EXCERPT PROVIDED:
*** Block opens ***

Each of the appellants read and signed substantially similar versions of the Los Angeles Times Telesales Agreement (Agreement), discussed more fully below, when they began their employment, and respondent provided each with a copy of the Agreement. Respondent required each telesales employee to sign an acknowledgment confirming he or she understood the Agreement and agreed with its terms before making any sales. With the exception of commission rates and productivity calculations not material to this case, the рrovisions governing payment of commissions in the Agreement remained unchanged during appellants’ employment.
*701 Appellants were trained on how they should perform their jobs and received a copy of respondent’s Telesales Training Manual (Training Manual). The Training Manual explained respondent’s compensation policies and practices and how telesales employees were to be compensated. Each telesales employee earned an hourly base pay at the statutory minimum wage. In addition to the hourly minimum wage, telesales employees received a commission payout for each verified sale they made. It was stipulated that each telesales employee received his or her full hourly wage regardless of his or her net level of sales during a given pay period.
Under the Agreement, appellants received a commission only on “commissionable orders,” defined as “a sale that is input into the L.A. Times home delivery computer . . . where the customer keeps the paper for a minimum of 28 days without giving a specific stop date.” Such an order may be placed for either “a customer who is inactive in the system” or “a Sunday customer who is being converted to a Daily/Sunday order or Daily Only order.”

*** Block closes ***

DATASET SECTION:
*** Block opens ***

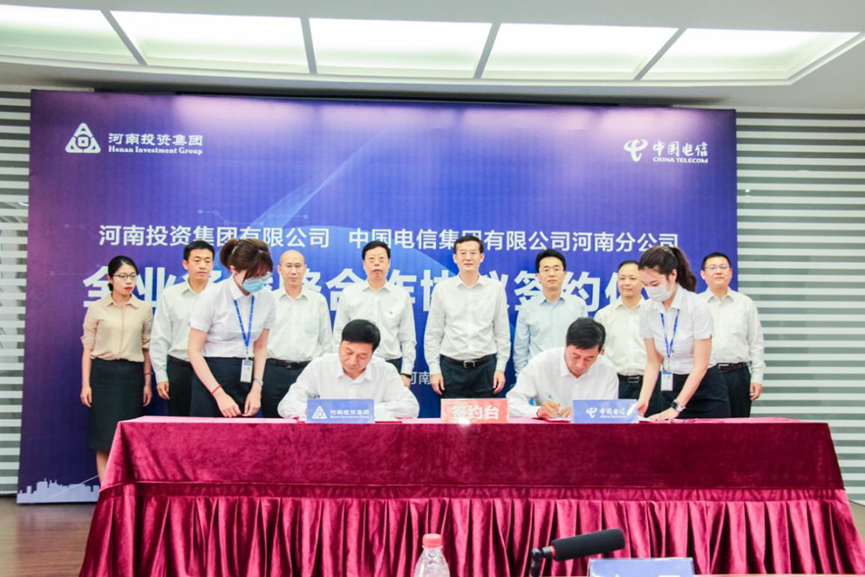 河南投资集团与中国电信河南公司签署全业务战略合作协议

*** Block closes ***

Answer these questions from the passage on Los Angeles Times telesales commissions.
(a) Before making any sales, what was each telesales employee required to sign?
(b) At what level was the hourly base pay for telesales employees set?
(c) For how long must a customer keep the paper for a sale to count as a commissionable order?
Answer using only the passage on telesales commissions, not the other material.

(a) An acknowledgment confirming that he or she understood the Agreement and agreed with its terms.
(b) At the statutory minimum wage.
(c) A minimum of 28 days, without giving a specific stop date.